Place a large skillet over medium-high heat and once hot add oil.
Season chicken breast with salt and pepper and add to the skillet. Cook on each side for about 6-7 minutes, until no longer pink in the center. Transfer cooked chicken to a plate, cover with foil and set aside.
To the same pan, add diced onion and cook for 1 minute. Add minced garlic, stir and cook for another minute.
Add corn, beans, and chiles. Add chipotle peppers if using. Stir and cook for another minute. Add diced tomatoes and tomato paste, saute 1 minute. Add cumin and paprika.
Pull chicken breasts apart into shredded strips and add to the pan, stir to combine.
Microwave tortillas on high for 30 seconds to soften them.

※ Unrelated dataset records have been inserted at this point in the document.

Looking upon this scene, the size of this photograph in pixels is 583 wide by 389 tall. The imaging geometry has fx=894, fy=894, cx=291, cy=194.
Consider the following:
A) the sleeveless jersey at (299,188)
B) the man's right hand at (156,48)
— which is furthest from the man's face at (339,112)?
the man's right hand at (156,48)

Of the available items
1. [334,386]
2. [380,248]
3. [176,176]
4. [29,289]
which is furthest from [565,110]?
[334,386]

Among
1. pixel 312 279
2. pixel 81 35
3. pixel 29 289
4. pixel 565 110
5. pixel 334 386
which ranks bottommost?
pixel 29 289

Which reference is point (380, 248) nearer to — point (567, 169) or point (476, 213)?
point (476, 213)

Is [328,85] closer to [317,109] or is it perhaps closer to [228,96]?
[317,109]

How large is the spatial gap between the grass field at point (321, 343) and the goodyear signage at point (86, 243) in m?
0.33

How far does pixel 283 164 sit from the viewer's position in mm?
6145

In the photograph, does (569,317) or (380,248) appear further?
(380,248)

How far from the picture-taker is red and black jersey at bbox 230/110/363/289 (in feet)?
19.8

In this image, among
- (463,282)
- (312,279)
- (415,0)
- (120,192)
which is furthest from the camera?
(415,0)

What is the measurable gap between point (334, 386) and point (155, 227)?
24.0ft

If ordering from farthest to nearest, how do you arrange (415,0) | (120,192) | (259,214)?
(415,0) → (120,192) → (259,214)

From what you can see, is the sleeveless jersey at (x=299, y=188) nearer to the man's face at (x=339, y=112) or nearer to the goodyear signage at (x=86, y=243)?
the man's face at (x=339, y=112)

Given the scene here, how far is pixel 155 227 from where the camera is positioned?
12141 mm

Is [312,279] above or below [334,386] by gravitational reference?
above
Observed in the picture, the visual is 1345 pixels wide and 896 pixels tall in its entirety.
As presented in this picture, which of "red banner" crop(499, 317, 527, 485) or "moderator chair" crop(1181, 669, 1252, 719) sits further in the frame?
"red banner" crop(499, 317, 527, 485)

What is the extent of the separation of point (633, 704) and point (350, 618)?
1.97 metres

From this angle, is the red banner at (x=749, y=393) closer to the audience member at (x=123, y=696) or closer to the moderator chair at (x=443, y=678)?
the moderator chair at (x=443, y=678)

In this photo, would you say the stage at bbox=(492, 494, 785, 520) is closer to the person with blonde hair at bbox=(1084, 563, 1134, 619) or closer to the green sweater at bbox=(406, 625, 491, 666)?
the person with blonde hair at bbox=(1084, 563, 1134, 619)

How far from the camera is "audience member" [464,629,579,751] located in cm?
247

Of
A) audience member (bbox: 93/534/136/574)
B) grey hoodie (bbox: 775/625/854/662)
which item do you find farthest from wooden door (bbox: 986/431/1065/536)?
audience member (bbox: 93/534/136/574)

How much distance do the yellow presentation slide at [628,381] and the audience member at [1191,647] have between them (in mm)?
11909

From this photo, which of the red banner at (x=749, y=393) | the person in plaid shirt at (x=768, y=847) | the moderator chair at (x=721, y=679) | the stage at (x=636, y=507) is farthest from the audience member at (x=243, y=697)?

Coat the bottom of 2 (9 by 13-inch) pans with about 1/2 cup of enchilada sauce.
Add about 2 tablespoons of enchilada sauce to each tortilla and lightly coat.
Spoon 1/4 cup chicken mixture onto each tortilla. Sprinkle the mixture with Mexican blend cheese. Fold over filling tightly, and place 8 enchiladas in each pan seam side down. Top with remaining enchilada sauce and sprinkle Mozzarella and Cheddar cheese on top.
Bake for 15-20 minutes in the preheated oven until cheese melts.
Garnish with cilantro, sour cream, and chopped tomatoes before serving.